Die Jünglinge waren äußerst aufmerksam, seit sich die Kunde von der Ankunft der Aiel verbreitet hatte, und das paßte ihm nicht. Sie hätten vorher genauso aufmerksam wachen müssen. Auch die meisten derjenigen, die keine silberne Burg angesteckt hatten, waren in der Umgebung Tar Valons bereits in Kämpfe verstrickt gewesen. Eamon Valda, der befehlshabende Lordhauptmann der Weißmäntel, hatte vor mehr als einem Monat die meisten seiner Männer in Richtung Westen abgezogen, doch die Handvoll derer, die er zurückgelassen hatte, bemühte sich, die Truppe der Räuber und Schläger, die Valda dort versammelt hatte, einigermaßen zusammenzuhalten. Nun, wenigstens die hatten die Jünglinge mittlerweile auseinandergetrieben. Gawyn hätte ja gern der Versuchung nachgegeben, sich einzubilden, sie hätten auch Valda vertrieben. Die Burg hatte ihre eigenen Soldaten aus diesen Scharmützeln vorsichtig herausgehalten, obwohl schließlich die Weißmäntel nur aus dem Grund überhaupt anwesend waren, um der Burg soviel Schaden wie möglich zuzufügen. Nein, er vermutete, Valda habe seine eigenen Gründe für diesen Rückzug gehabt.
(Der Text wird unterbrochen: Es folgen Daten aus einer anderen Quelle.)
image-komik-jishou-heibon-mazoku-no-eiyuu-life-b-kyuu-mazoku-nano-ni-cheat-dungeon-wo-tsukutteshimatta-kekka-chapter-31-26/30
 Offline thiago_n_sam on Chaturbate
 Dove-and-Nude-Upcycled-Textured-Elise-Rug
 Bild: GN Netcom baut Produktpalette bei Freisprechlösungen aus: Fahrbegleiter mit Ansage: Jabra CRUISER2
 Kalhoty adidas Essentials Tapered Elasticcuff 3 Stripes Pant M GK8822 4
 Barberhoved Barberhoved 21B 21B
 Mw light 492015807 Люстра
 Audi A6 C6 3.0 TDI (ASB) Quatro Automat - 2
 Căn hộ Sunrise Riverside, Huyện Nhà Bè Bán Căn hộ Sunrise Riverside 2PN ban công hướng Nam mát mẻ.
Wahrscheinlich Befehle von Pedron Niall, und Gawyn hätte viel dafür gegeben, zu erfahren, wie diese lauteten. Licht, wie er es haßte, nicht Bescheid zu wissen. Es war, als tappe man blind durch die Dunkelheit.
In Wahrheit, das gab er ja selbst zu, war er einfach gereizt. Nicht nur der Aiel wegen und weil man ihm bis zum heutigen Morgen nichts von diesem Treffen gesagt hatte. Man hatte ihm auch nicht mitgeteilt, wohin sie ziehen würden, bis ihn schließlich Coiren Sedai zur Seite gezogen hatte, die Graue Schwester, die diese Delegation von Aes Sedai anführte. Elaida war ja schon als Ratgeberin seiner Mutter in Caemlyn verschwiegen und herrschsüchtig gewesen, aber seit man sie zur Amyrlin erhoben hatte, erschien ihm die alte Elaida noch warm und offen, verglichen mit der jetzigen. Zweifellos hatte sie den Druck auf ihn ausgeübt, unter dem er diese Eskorte zusammengestellt hatte, sowohl, um ihn in Tar Valon loszuwerden, wie auch aus anderen Gründen.
In den Auseinandersetzungen zuvor hatten sich die Jünglinge auf ihre Seite geschlagen, da die alte Amyrlin vom Burgsaal ganz offiziell abgesetzt worden war und man ihr Stola und Stab abgenommen hatte, und ein Versuch, sie zu befreien, war ganz einfach und sachlich gesehen ein Verstoß gegen das Gesetz, aber Gawyn hatte schon so seine Zweifel an den Aes Sedai gehabt, bevor er gehört hatte, welche Anklagen man gegen Siuan Sanche erhob. Daß sie die Fäden zogen und gekrönte Häupter nach ihrer Pfeife tanzen ließen, hatte er schon so oft gehört, daß er keinen Gedanken mehr daran verschwendete, aber dann hatte er zuschauen können, wie sie Menschen manipulierten. Zumindest die Folgen hatte er miterlebt, und seine Schwester Elayne war diejenige gewesen, die nach ihrer Pfeife tanzen mußte, geradewegs aus seiner Sicht und vielleicht sogar — was wußte er schon? — aus ihrem eigenen Leben. Sie und eine andere. So hatte er zuerst gekämpft, um Siuan im Gefängnis festzuhalten, und dann hatte er sich abgewandt und sie entkommen lassen. Falls Elaida jemals dahinterkam, würde ihm auch die Krone seiner Mutter nicht mehr das Leben retten.